Wir sind beim Bau der ODC so vorgegangen, dass wir uns bei jedem einzelnen Punkt in der Offline-Welt gefragt haben: Können wir das abbilden? Und wenn ja, wie können wir das für möglichst viele Menschen attraktiv machen? Im Folgenden geben wir einen Überblick, wie die einzelnen Elemente der ODC die reale Welt abbilden sollen.
Die Stadt und ihre Distrikte
Die Stadt ist, wie jede Stadt, in Stadtteile – wir nennen sie „Distrikte“ – eingeteilt. Jedem Distrikt ist ein Themenfeld zugewiesen. Wer sich also speziell für ein Marketing-Thema interessiert, kann direkt diesen Distrikt ansteuern. Alternativ kann man aber auch die Stadt einfach nach Lust und Laune erkunden.
Stores, Snack Content und mehr
In den Straßenzügen der Distrikte gibt es, wie in jeder Stadt, auch Ladengeschäfte: die Stores. Die Stores können von Firmen gemietet werden. Sie präsentieren dort, wie in einem „normalen“ Ladengeschäft in der Offline-Welt, ihre Produkte und Dienstleistungen. Die Stores sind zugleich das Äquivalent von Messeständen auf Offline-Events.

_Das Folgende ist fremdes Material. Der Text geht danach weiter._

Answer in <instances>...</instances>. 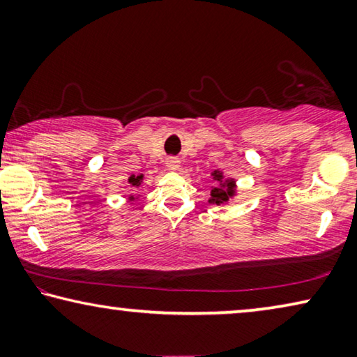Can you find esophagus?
<instances>
[{
	"label": "esophagus",
	"instance_id": "1",
	"mask_svg": "<svg viewBox=\"0 0 357 357\" xmlns=\"http://www.w3.org/2000/svg\"><path fill=\"white\" fill-rule=\"evenodd\" d=\"M179 158H176V157H168L167 158V167L169 168V169H173V172H176V169H179Z\"/></svg>",
	"mask_w": 357,
	"mask_h": 357
}]
</instances>
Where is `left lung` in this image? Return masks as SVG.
<instances>
[{
	"label": "left lung",
	"mask_w": 357,
	"mask_h": 357,
	"mask_svg": "<svg viewBox=\"0 0 357 357\" xmlns=\"http://www.w3.org/2000/svg\"><path fill=\"white\" fill-rule=\"evenodd\" d=\"M211 179L215 181V185H211L210 190V199L208 204L213 205H226L229 204V200L237 195V184L234 178H226L222 172H215L211 173Z\"/></svg>",
	"instance_id": "1"
}]
</instances>
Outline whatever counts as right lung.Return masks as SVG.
I'll list each match as a JSON object with an SVG mask.
<instances>
[{
	"label": "right lung",
	"instance_id": "add662e5",
	"mask_svg": "<svg viewBox=\"0 0 357 357\" xmlns=\"http://www.w3.org/2000/svg\"><path fill=\"white\" fill-rule=\"evenodd\" d=\"M142 181H144V174H137V176H136V174H131V176L128 178V184H130L131 189L136 190V189L141 188ZM137 199H139V195H136V197L135 195H130V200L131 202H135Z\"/></svg>",
	"mask_w": 357,
	"mask_h": 357
}]
</instances>
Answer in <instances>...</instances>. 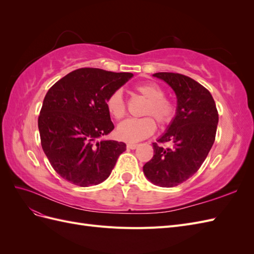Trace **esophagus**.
Here are the masks:
<instances>
[{
    "mask_svg": "<svg viewBox=\"0 0 254 254\" xmlns=\"http://www.w3.org/2000/svg\"><path fill=\"white\" fill-rule=\"evenodd\" d=\"M137 146H139V145L134 144V143H128L127 144V148H129V149H135Z\"/></svg>",
    "mask_w": 254,
    "mask_h": 254,
    "instance_id": "obj_1",
    "label": "esophagus"
}]
</instances>
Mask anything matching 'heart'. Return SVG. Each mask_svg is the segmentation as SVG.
Returning a JSON list of instances; mask_svg holds the SVG:
<instances>
[{"label": "heart", "instance_id": "obj_1", "mask_svg": "<svg viewBox=\"0 0 254 254\" xmlns=\"http://www.w3.org/2000/svg\"><path fill=\"white\" fill-rule=\"evenodd\" d=\"M135 93L146 99L143 106L142 119H130L121 123L117 129L119 139L126 142H139L156 131L155 119L160 127L171 125L176 117V107L165 91L153 82H144L134 87ZM106 108L115 120H122L126 114V104L120 90H115L106 99ZM152 117L150 118V117Z\"/></svg>", "mask_w": 254, "mask_h": 254}]
</instances>
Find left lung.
Wrapping results in <instances>:
<instances>
[{
	"label": "left lung",
	"instance_id": "obj_1",
	"mask_svg": "<svg viewBox=\"0 0 254 254\" xmlns=\"http://www.w3.org/2000/svg\"><path fill=\"white\" fill-rule=\"evenodd\" d=\"M153 76L170 84L177 96L175 120L157 141H171L173 146L165 149L152 143L153 157L143 172L156 186L173 188L187 181L202 165L215 141L218 112L209 90L189 76L167 72Z\"/></svg>",
	"mask_w": 254,
	"mask_h": 254
}]
</instances>
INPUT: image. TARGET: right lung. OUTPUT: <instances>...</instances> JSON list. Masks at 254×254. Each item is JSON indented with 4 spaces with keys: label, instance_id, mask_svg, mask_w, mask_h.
<instances>
[{
    "label": "right lung",
    "instance_id": "right-lung-1",
    "mask_svg": "<svg viewBox=\"0 0 254 254\" xmlns=\"http://www.w3.org/2000/svg\"><path fill=\"white\" fill-rule=\"evenodd\" d=\"M133 76L81 67L53 84L44 97L38 128L52 167L78 187L102 183L110 176L126 144L98 141L114 129L106 99Z\"/></svg>",
    "mask_w": 254,
    "mask_h": 254
}]
</instances>
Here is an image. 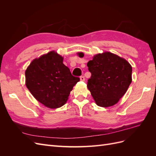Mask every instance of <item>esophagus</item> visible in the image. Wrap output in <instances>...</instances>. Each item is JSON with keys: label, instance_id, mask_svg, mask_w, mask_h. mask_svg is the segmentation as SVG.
Segmentation results:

Doch auch auf den Straßen ist jede Menge Content versteckt: Aufsteller, Plakate und all die Dinge, die man auch aus einer normalen Stadt kennt. Vor allem gibt es überall auf den Straßen Snack Content zu entdecken. Experten präsentieren hier jeweils einen Tipp, der zum Thema des jeweiligen Distrikts gehört. Die Snacks und besonderen Features sind nicht immer auf den ersten Blick zu finden, nach einigen muss man suchen. Das soll die Nutzer einmal mehr zum aktiven Erkunden der Straßenzüge animieren.
ODC Campus
Der ODC Campus liegt im Herz der Stadt und ist der Ort fürs digitale Lernen in unserer Stadt. Konstruiert wurde er als Analogon zur Offline-Konferenz. Hier finden sich knackige Kurzvorträge von Experten zu Themen rund um Marketing.
Culture Hoods
Die Culture Hoods sollen das kulturelle Leben aus der Offline-Welt widerspiegeln. In ihnen entstehen zum Beispiel Galerien mit Ausstellungen von Künstlern und Grafikern; es wird aber auch kostenfreie Stores für soziale, ökologische und kulturelle Einrichtungen und Projekte geben. Zwar ist die ODC primär eine Marketing- und Event-Stadt. Doch bereits auf der Marketing Underground 2019 hatten wir Künstler und soziale Einrichtungen als Aussteller dabei – die Culture Hoods sind daher eine Fortsetzung unserer Bemühungen, auf Offline-Events möglichst Menschen ganz verschiedener Disziplinen und Welten zusammenzubringen. Zudem möchten wir die ODC nach und nach noch lebendiger gestalten. Dazu gehört Kultur nun mal dazu.
Die weitere Städteplanung
Die Stadt ist zudem wie jede andere Stadt: Sie wächst organisch und verändert sich im Laufe der Zeit. Das bietet Nutzern die Möglichkeit, immer wieder Neues zu entdecken. Entsprechend ist es für Unternehmen, Künstler, soziale und ökologische Initiativen und Speaker auch jederzeit möglich, neue Inhalte beisteuern oder einen neuen Store einbuchen (Wer mag, darf sich gern hier anmelden: https://www.campixx.de/marketing-underground-odc/) – und natürlich kann man auch jederzeit ein Ticket buchen.
Fazit
Natürlich gibt es tausend verschiedene Wege, die man gehen kann, um Online-Events interessanter zu gestalten und die Verweildauer von Nutzern zu erhöhen. Ob die ODC der richtige – bzw. ein richtiger – Weg ist, wird die Zukunft zeigen. Dennoch denken wir, dass der Erfolg von Online-Events auch jenseits von Corona entscheidend davon abhängt, wie gut es den Organisatoren gelingt, Menschen zur Interaktion zu animieren.